Publié le 1er octobre 2006, par : Chabelita

Un an après le décès de ce pianiste virtuose, nous revenons sur sa biographie à travers la traduction de ses propres mots retranscrits en anglais et espagnol dans les revues Latin Beat et Anapaya. Les grandes lignes de son parcours y sont retracées et cela nous permet de retrouver le franc-parler et le caractère bien trempé du musicien.

Musique, Cuba

Alfredo Rodríguez [1] : "J’ai un peu étudié la musique classique quand j’étais enfant et je fréquentais les cabarets à Cuba, mais c’est à New York que je suis devenu musicien. C’est à Cuba qu’est né en moi mon penchant pour la musique entre les cabarets et les férias de village dans les années 50 et 60. C’était une époque d’orchestres.
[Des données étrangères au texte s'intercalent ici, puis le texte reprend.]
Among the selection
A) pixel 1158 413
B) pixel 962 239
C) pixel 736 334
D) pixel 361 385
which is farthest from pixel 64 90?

Une belle période pendant laquelle est né le cha-cha-cha avec l’arrivée de l’orchestre Aragon de Cienfuegos à La Havane. Il existait déjà quelques précurseurs comme l’orchestre « America » ou « Silver Star ». Il y a d’abord eut le mambo de Pérez Prado même s’il n’a pas eu un grand impact dans l’île. Il y avait aussi les orchestres de « son », de musique folklorique, le mouvement du « filin ». Cachao était là aussi. Lui, outre le fait d’être symphonique, jouait avec « Arcaño y sus Maravillas », qui était un grand orchestre, qui créa l’innovation de ce qu’on appelle aujourd’hui le « mambo » et le « montuno » du « danzón ». Ce fut fait par Arcaño et Orestes López, frère de Cachao. Ce fut une grande époque pour la musique.

New York, Arsenio

Je me considère comme cubano-new-yorkais, car j’ai autant vécu à Cuba qu’à New York.
J’ai quitté Cuba en 1960 à 23 ans. Je suis parti seul pour étudier et m’en sortir à New York.
Je travaillais dans les relations publiques dans une imprimerie et en 1961. Arsenio Rodríguez, que je connaissais depuis Cuba, m’a incité à retourner vers la musique.
J’ai donc recommencé à étudier, j’ai repris les bases car cela faisait 12 ans que j’avais mis ça de côté. (...)

New York

Quand je suis arrivé à New York, les deux orchestres phares étaient ceux de Tito Puente et de Tito Rodríguez, il y avait aussi le big band de Machito. Peu après l’attrait pour la charanga a commencé. Tout le monde s’est mis à faire une charanga ! Barretto, Charlie Palmieri, où Pacheco était le flûtiste... En 1967 c’était le début de l’époque du boogaloo avec Ricardo Ray et Pete Rodríguez.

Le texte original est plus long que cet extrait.